Dizzy from the twists and turns of the season and eager to find new homes for some insects and horsemen, columnist Giles Smith ponders the fickle nature of football opinion modern-style...
These days people seem to prefer to talk about football in terms of extremes. You're either one extreme thing, or you're the other. Which is fine, because it makes it simpler.
So, as recently as this weekend, for instance, our own club was in the thickest possible fog of despair and turmoil. The title was gone. So, too, apparently, was all hope of Champions League football in 2011/12.
The season was a write-off, the club's period of eminence within the elite of English football was rapidly coming to a close, and the best that could be hoped for, in the short to medium term, was a scrap with Sunderland for the last remaining Europa League place and the chance to wave one weak and final goodbye-for-the-foreseeable-future to European football while appearing on Channel 5.
And then would come the summer, in which, stung by the lack of Champions League football in 2011/12, and not entirely excited by the prospect of waving goodbye on Channel 5, every single one of our favourite players would, evidently (the Sunday Times, at least, was keen on this analysis), be charging out of the door, led by Didier Drogba, but without bothering to form an orderly queue first.
Our manager? He would be going with them, if he hadn't gone much sooner. Meanwhile, the four horsemen of the apocalypse would be heard saddling up in Frankie's, while a swarm of killer bees would shortly begin to gather in the walkway behind the East Stand, followed shortly after by a plague of locusts, a flood and, ultimately, a really big old famine.
But then Monday night comes. The team travels to the Reebok, the Drog scores after 10 minutes from a position just south of Preston, the team goes on to add three more and ends up thumping Bolton 0-4.
Bingo. The title challenge is right back on again. Our favourite players aren't going anywhere except home to bed. On the contrary, other, new favourite players, potentially costing millions and millions of pounds, are knocking at the door to be allowed in.
Nobody is going to have to go on Channel 5. Champions League football is comfortably back on next season's agenda. In fact, the triple beckons: league, Champions League and FA Cup. Indeed, an unprecedented quadruple may yet be achieved, because the club is clearly on the verge of a shock reinstatement into the Carling, purely by popular demand.
Ahead, then, lies, not flood and famine, but bounty and happiness, so the killer bees are cancelled and the four horsemen of the apocalypse are released to head back up to Anfield again where every indication is that their services will be required sooner.

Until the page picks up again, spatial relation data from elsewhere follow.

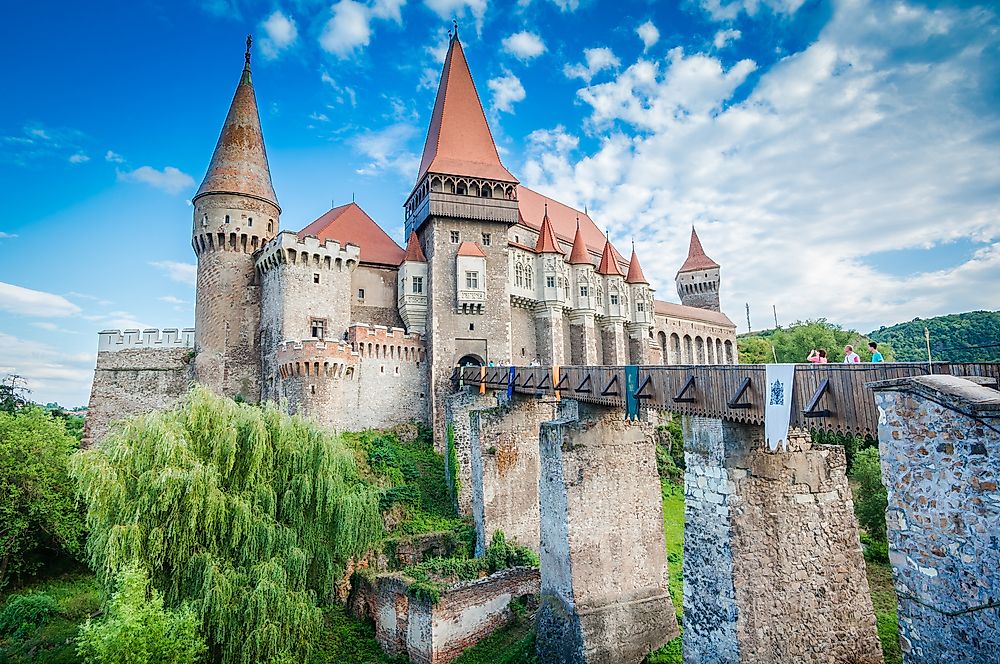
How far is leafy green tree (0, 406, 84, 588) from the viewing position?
1748 cm

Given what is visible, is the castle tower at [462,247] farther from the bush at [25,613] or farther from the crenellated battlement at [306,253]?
the bush at [25,613]

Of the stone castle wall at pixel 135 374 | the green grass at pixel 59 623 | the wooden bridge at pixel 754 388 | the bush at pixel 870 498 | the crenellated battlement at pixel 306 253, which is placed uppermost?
the crenellated battlement at pixel 306 253

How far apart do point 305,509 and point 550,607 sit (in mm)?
6797

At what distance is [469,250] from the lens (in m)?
28.7

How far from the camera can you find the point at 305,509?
46.1ft

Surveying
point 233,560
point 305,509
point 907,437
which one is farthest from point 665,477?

Except no - because Liverpool just beat Wolves, so, clearly, on the theory of extremes, all their troubles are over, too, Kenny Dalglish is a proven managerial mastermind, absolutely the right man for the job, and it's milk and honey all round up there on the north-west coast.

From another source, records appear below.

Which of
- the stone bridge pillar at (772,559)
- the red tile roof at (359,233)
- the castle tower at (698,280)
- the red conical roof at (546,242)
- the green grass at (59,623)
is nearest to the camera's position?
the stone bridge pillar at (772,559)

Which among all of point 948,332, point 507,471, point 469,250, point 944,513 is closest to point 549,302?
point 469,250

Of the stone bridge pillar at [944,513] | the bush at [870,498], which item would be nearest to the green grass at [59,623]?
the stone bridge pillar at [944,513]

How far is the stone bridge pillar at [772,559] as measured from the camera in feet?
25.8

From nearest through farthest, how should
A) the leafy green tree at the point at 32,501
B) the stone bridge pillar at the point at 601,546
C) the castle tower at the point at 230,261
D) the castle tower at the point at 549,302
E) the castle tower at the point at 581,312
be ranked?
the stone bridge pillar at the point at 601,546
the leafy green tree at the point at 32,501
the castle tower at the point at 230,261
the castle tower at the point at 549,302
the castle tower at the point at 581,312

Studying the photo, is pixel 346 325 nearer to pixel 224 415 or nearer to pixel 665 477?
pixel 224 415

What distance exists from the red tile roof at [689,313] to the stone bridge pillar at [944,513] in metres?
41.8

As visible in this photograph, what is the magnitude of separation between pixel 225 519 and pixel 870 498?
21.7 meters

So I don't know where the four horsemen of the apocalypse had better head. West Ham, probably. History indicates that an apocalyptic horseman need never be short of work for long around Upton Park way.
Still, it's exhausting, isn't it, all this twisting abruptly through 180 degrees and facing in the opposite direction? But that's football in 2011: boom or bust, war or peace, killer bee or honey bee, and nothing in between.
Fortunately, though, some people remain able to rise above and maintain a steadier view. Our manager, for instance, who took a measured appraisal of the team's performance on Monday night and made, finally, the announcement that all of us have been waiting to hear: 'the bad moment is over.'
Ancelotti

This is good news. Better than good news. Let there be street parties and fireworks, in fact. Because that was, surely, one of the longest 'moments' any of us have ever had to live through. Some of us have held down jobs and even marriages for shorter periods than this particular 'moment'.
Accordingly, as the 'moment' wore on, through Christmas and out the other side, a few of us were tempted to upgrade it from 'a moment' to 'a spell', possibly even 'a phase'.
Not the manager, though. Heroically, he kept it in perspective. It was 'a moment.' Always 'a moment'. Never anything less and (more importantly) never anything more.
In a world that swings from one wild extreme to another, what a blessing it is to have a public spokesman so capable of steering a calm, middle line. If only there were a few more like him.